I’ve used this SVS SB-1000 with the Harbeth P3s with great results.
Adding to what yogiboy reports...
Am using a pair of SB1000s with Silverline Prelude Plus and Totem Forest speakers. Very pleased w/respect to the flexibility, bass-control, integration and cost of these subs. Yeah, I know, using them with "full range" floorstanders, not monitors and a pair, at that. SVS does offer an in-house 45 day trial with free shipping even on returns if you don’t like ’em. Sorry, can’t give you a comparison against some of the higher priced options you are considering.
The Harbeths are great, of course, and pretty stunning with a subwoofer. (done it). I have two suggestions. The first is to get a DSpeaker Antimode 8033 room eq unit, and the second is to go for two small subs rather than one large one. With your budget, I would go for the Antimode first, and then save for two SB1000 subs.
Thanks everyone. I'm still not sure if the REL T5i or SVS SB-1000 will be an improvement over my Energy S10.3. I guess I could always trial the SVS and send if back if it's not noticeably better. I've heard people note that upgrading their subwoofer made a giant difference in overall sound... even with something as affordable as the SVS. Any more advice is greatly appreciated.
REL pioneered the speaker level connection for better integration, but these days many other manufacturers have followed them.
From what I could find, the Energy S10.3 is not a particularly bad subwoofer at all. In my experience the sound quality of a subwoofer depends more on room integration than on the sub itself. I started with a very good sub (a B&W PV1d) and even that did not sound great until I added an Antimode 8033 for room equalization. The result was suddenly far tighter 'faster' and more 'tunefull' bass. My next upgrade will be a second PV1d to achieve smooth bass over a much wider listening area.. See here for multiple subs: http://www.acousticfrontiers.com/20101029using-multiple-subwoofers-to-improve-bass-the-welti-devanti...
willemj869 posts02-24-2018 2:09pmREL pioneered the speaker level connection for better integration, but these days many other manufacturers have followed them.Lets be clear and for quite some time. Many other manufactures provide high level connectivity to accommodate systems that lack a second set of low level RCA outputs for typical subwoofer connection. Some use the high level connection in conjunction with high pass filtering to filter the main speakers low frequencies. Non that I've experienced suggest this high level connectivity as a preferred method nor have I ever experienced high level connectivity used in professional audio applications.

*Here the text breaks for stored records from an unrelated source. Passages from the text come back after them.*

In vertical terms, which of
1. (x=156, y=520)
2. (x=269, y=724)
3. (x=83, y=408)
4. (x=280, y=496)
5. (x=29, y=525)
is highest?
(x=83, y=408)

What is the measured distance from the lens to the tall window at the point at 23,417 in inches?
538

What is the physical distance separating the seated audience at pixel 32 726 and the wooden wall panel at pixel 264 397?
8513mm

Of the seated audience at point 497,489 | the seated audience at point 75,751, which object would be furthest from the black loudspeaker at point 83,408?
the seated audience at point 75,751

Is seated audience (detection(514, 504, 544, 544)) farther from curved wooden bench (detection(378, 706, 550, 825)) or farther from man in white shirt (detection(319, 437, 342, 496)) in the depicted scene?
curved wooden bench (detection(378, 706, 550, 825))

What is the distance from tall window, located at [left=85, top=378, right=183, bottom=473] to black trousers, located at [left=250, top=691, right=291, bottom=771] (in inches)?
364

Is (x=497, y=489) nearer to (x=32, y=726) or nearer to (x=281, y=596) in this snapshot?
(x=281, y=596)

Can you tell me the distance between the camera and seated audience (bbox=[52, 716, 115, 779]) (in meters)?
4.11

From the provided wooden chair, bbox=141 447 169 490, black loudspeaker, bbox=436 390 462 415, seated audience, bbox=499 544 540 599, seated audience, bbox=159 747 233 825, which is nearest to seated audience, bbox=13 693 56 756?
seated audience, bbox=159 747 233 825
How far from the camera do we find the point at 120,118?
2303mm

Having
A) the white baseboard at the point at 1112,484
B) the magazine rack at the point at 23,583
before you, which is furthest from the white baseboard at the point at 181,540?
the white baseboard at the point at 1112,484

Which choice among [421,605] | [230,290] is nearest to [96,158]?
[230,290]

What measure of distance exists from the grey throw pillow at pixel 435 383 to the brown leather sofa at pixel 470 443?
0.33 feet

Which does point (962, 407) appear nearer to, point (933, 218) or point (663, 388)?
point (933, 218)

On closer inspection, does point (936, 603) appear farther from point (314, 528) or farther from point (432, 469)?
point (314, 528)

Information suggests REL developed their own transformer design to aid in their proprietary high level connectivity. Regardless, every REL subwoofer I've connected to my system using their high level connectivity diminished my sound stage and added a level of noise. And in all cases their integration and performance was greatly improved by Velodyne Room Optimization and, I'm told, by other DSP methods.
The results of direct comparison are often ruthlessly revealing. In the end those results are a matter of subjective personal taste.
Robert OP, a DSP equipped subwoofer will last you many years and more importantly will easily adapt to most any room and or speaker you choose during your audio adventures. Tighter, less sloppy, slow, musical or home theater, are all red flag adjectives that describe subwoofers simply out of control. Add some DSP and many of those same units could sound quite good.
The 2 RELs I've used for years work beautifully and add zero noise to my systems (they've survived changes to everything else in the rig), and with them the soundstage is utterly enhanced and a sense of realism is added to the entire thing. If this isn't the case with anybody else's system it certainly isn't due to REL's well regarded designs. I'm not a DSP fan as I don't need it in my listening room, and I think DSP gizmos take a little of the soul out of systems by notching out a naturally occurring frequency, and add extra circuitry and tone decisions decided by whomever designed the thing. For "home theater" I use an old pair of good sounding box speakers and a simple receiver (2 channel…yeah man) so clearly I'm not part of that world. Other than that, DSP is great.